After halting it the previous evening, TikTok announced on Sunday that it would be bringing service back to users in the United States.
After President-elect Donald Trump gave the required guarantees to the company’s service providers, TikTok announced in a statement that its video platform was returning to the internet.
TikTok stated in a post on X that it is now working to restore service in accordance with our service providers. We appreciate President Trump giving our service providers the clarity and assurance they need to know that they won’t be penalized for giving TikTok to more than 170 million Americans and enabling the success of more than 7 million small businesses.
It is a resolute defense of the First Amendment and an opposition to capricious censorship. The business also stated that it will collaborate with President Trump to find a sustainable solution that keeps TikTok in the US.
Trump made a post on Truth Social urging TikTok to keep its service available just hours before it shut it to Americans.
Trump said he wanted it to be accessible so that his inauguration on Monday could be aired.
In order to reach an agreement to safeguard our national security, I will issue an executive order on Monday to prolong the time before the law’s prohibitions go into effect. Trump said, “The order will also confirm that any company that helped keep TikTok from going dark before my order will not be held liable.”
Stay tuned for real-time updates.
Sunday afternoon saw the sudden return of TikTok’s availability, with web browsers first providing access to its content. Some people were able to use it later in the day, and it greeted users who returned with the message “Welcome back! I appreciate your support and patience. Thanks to President Trump’s efforts, TikTok has returned to the United States! On TikTok, you can keep making, sharing, and discovering everything you’re interested in.
It was still not possible to download the software from the Google and Apple app stores.
According to the law prohibiting TikTok, which was supposed to take effect on Sunday, the president may, under specific conditions, issue a 90-day extension before the ban takes effect.
Unless its Chinese owner, ByteDance, sold the business to a non-Chinese buyer, TikTok would be shut down under a statute signed by President Joe Biden in April.
Both Biden and the incoming Trump administration seemed to revert their previous stances on TikTok before to the ban’s installation.
Trump, who had called for a ban during his first term as president, publicly defended TikTok throughout his campaign, claiming he would save it.
The Biden administration said in a statement that it will not implement the ban, leaving that duty to Trump, following the Supreme Court’s approval of the measure on Friday.
The app’s removal from app stores and suspension of service for US users occurred on Saturday night.
The future of TikTok in the United States remains uncertain.
Following TikTok’s relaunch, numerous Republicans seemed to disagree with Trump on the possible course of events. “I believe we will enforce the law,” House Speaker Mike Johnson, R-La., stated on Sunday during NBC News Meet the Press. He also added, “When President Trump said, Save TikTok, in the Truth [Social] post, we interpreted that as him attempting to impose a real divestiture, ownership transfer, and change of hands.
In a statement, Sens. Tom Cotton, R-Ark., and Pete Ricketts, R-Neb., also praised the restriction and stated that they do not see any justification for an extension, as Trump has suggested.
There is no legal justification for extending the law’s effective date in any way now that it has gone into force. According to the statement, ByteDance must consent to a transaction that complies with the qualified-divestiture requirements of the law by cutting off all connections between TikTok and Communist China in order for the app to reappear online in the future.

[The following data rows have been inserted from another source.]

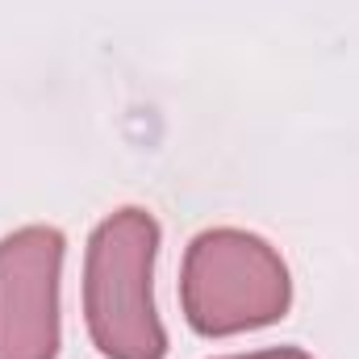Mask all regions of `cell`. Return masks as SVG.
<instances>
[{
  "label": "cell",
  "instance_id": "cell-3",
  "mask_svg": "<svg viewBox=\"0 0 359 359\" xmlns=\"http://www.w3.org/2000/svg\"><path fill=\"white\" fill-rule=\"evenodd\" d=\"M67 238L34 222L0 238V359H55L63 343L59 280Z\"/></svg>",
  "mask_w": 359,
  "mask_h": 359
},
{
  "label": "cell",
  "instance_id": "cell-2",
  "mask_svg": "<svg viewBox=\"0 0 359 359\" xmlns=\"http://www.w3.org/2000/svg\"><path fill=\"white\" fill-rule=\"evenodd\" d=\"M184 322L205 339L271 326L292 305V276L264 234L238 226L201 230L180 264Z\"/></svg>",
  "mask_w": 359,
  "mask_h": 359
},
{
  "label": "cell",
  "instance_id": "cell-1",
  "mask_svg": "<svg viewBox=\"0 0 359 359\" xmlns=\"http://www.w3.org/2000/svg\"><path fill=\"white\" fill-rule=\"evenodd\" d=\"M159 222L142 205L96 222L84 255V322L104 359H163L168 330L155 309Z\"/></svg>",
  "mask_w": 359,
  "mask_h": 359
},
{
  "label": "cell",
  "instance_id": "cell-4",
  "mask_svg": "<svg viewBox=\"0 0 359 359\" xmlns=\"http://www.w3.org/2000/svg\"><path fill=\"white\" fill-rule=\"evenodd\" d=\"M222 359H313L301 347H268V351H251V355H222Z\"/></svg>",
  "mask_w": 359,
  "mask_h": 359
}]
</instances>
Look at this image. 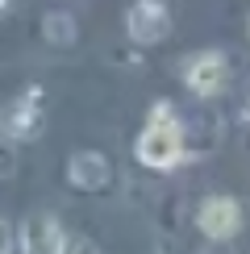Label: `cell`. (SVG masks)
<instances>
[{
	"label": "cell",
	"instance_id": "cell-1",
	"mask_svg": "<svg viewBox=\"0 0 250 254\" xmlns=\"http://www.w3.org/2000/svg\"><path fill=\"white\" fill-rule=\"evenodd\" d=\"M138 158L146 167H154V171H171V167L184 163L188 154V142H184V125L171 117V109L167 104H154L150 109V121H146V129L138 133Z\"/></svg>",
	"mask_w": 250,
	"mask_h": 254
},
{
	"label": "cell",
	"instance_id": "cell-2",
	"mask_svg": "<svg viewBox=\"0 0 250 254\" xmlns=\"http://www.w3.org/2000/svg\"><path fill=\"white\" fill-rule=\"evenodd\" d=\"M125 29H129V38L138 46H154V42H163L171 34V13H167L163 0H138L129 8V17H125Z\"/></svg>",
	"mask_w": 250,
	"mask_h": 254
},
{
	"label": "cell",
	"instance_id": "cell-3",
	"mask_svg": "<svg viewBox=\"0 0 250 254\" xmlns=\"http://www.w3.org/2000/svg\"><path fill=\"white\" fill-rule=\"evenodd\" d=\"M196 225H200L204 238L229 242L238 229H242V208H238L234 196H208L200 204V213H196Z\"/></svg>",
	"mask_w": 250,
	"mask_h": 254
},
{
	"label": "cell",
	"instance_id": "cell-4",
	"mask_svg": "<svg viewBox=\"0 0 250 254\" xmlns=\"http://www.w3.org/2000/svg\"><path fill=\"white\" fill-rule=\"evenodd\" d=\"M184 83L196 92V96H221L225 83H229V63L225 55H217V50H204V55H196L192 63L184 67Z\"/></svg>",
	"mask_w": 250,
	"mask_h": 254
},
{
	"label": "cell",
	"instance_id": "cell-5",
	"mask_svg": "<svg viewBox=\"0 0 250 254\" xmlns=\"http://www.w3.org/2000/svg\"><path fill=\"white\" fill-rule=\"evenodd\" d=\"M62 246H67V234L50 213H34L21 225V254H62Z\"/></svg>",
	"mask_w": 250,
	"mask_h": 254
},
{
	"label": "cell",
	"instance_id": "cell-6",
	"mask_svg": "<svg viewBox=\"0 0 250 254\" xmlns=\"http://www.w3.org/2000/svg\"><path fill=\"white\" fill-rule=\"evenodd\" d=\"M67 179H71V188H79V192H100V188L113 179V167H109V158L96 154V150H79V154L67 158Z\"/></svg>",
	"mask_w": 250,
	"mask_h": 254
},
{
	"label": "cell",
	"instance_id": "cell-7",
	"mask_svg": "<svg viewBox=\"0 0 250 254\" xmlns=\"http://www.w3.org/2000/svg\"><path fill=\"white\" fill-rule=\"evenodd\" d=\"M38 100H42V92H25V96H17L13 104H8L4 117H0V125H4V137H13V142H25V137H34V133L42 129Z\"/></svg>",
	"mask_w": 250,
	"mask_h": 254
},
{
	"label": "cell",
	"instance_id": "cell-8",
	"mask_svg": "<svg viewBox=\"0 0 250 254\" xmlns=\"http://www.w3.org/2000/svg\"><path fill=\"white\" fill-rule=\"evenodd\" d=\"M42 34H46L50 46H71L75 42V21H71V13L55 8V13H46V21H42Z\"/></svg>",
	"mask_w": 250,
	"mask_h": 254
},
{
	"label": "cell",
	"instance_id": "cell-9",
	"mask_svg": "<svg viewBox=\"0 0 250 254\" xmlns=\"http://www.w3.org/2000/svg\"><path fill=\"white\" fill-rule=\"evenodd\" d=\"M17 171V146L13 137H0V179H8Z\"/></svg>",
	"mask_w": 250,
	"mask_h": 254
},
{
	"label": "cell",
	"instance_id": "cell-10",
	"mask_svg": "<svg viewBox=\"0 0 250 254\" xmlns=\"http://www.w3.org/2000/svg\"><path fill=\"white\" fill-rule=\"evenodd\" d=\"M62 254H100V250H96V242H92V238H67Z\"/></svg>",
	"mask_w": 250,
	"mask_h": 254
},
{
	"label": "cell",
	"instance_id": "cell-11",
	"mask_svg": "<svg viewBox=\"0 0 250 254\" xmlns=\"http://www.w3.org/2000/svg\"><path fill=\"white\" fill-rule=\"evenodd\" d=\"M0 254H13V225L0 221Z\"/></svg>",
	"mask_w": 250,
	"mask_h": 254
},
{
	"label": "cell",
	"instance_id": "cell-12",
	"mask_svg": "<svg viewBox=\"0 0 250 254\" xmlns=\"http://www.w3.org/2000/svg\"><path fill=\"white\" fill-rule=\"evenodd\" d=\"M8 4H13V0H0V13H8Z\"/></svg>",
	"mask_w": 250,
	"mask_h": 254
}]
</instances>
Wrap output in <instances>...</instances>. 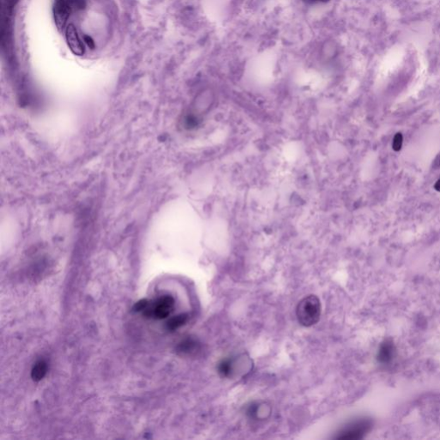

The law requires ByteDance to eventually sell TikTok to a non-Chinese owner, something the parent firm has expressed no interest in doing, even if the company is granted an extension, as Trump promised in an executive order on Monday.
In its most recent statement, TikTok stated that it will collaborate with President Trump to find a long-term solution that will keep the app in the US.
Trump has suggested a joint venture for TikTok in which the United States would control 50%, but even that plan may encounter difficulties. It’s unclear right now if ByteDance may surpass the 20% ownership cap set by the law for foreign hostile owners without a revision to the legislation.
The term “controlled by a foreign adversary” is defined under the law in a number of ways, but one of them is: an organization in which a foreign individual or group of foreign individuals directly or indirectly possess at least 20 percent of the business.
Of course, the law might be changed by Congress.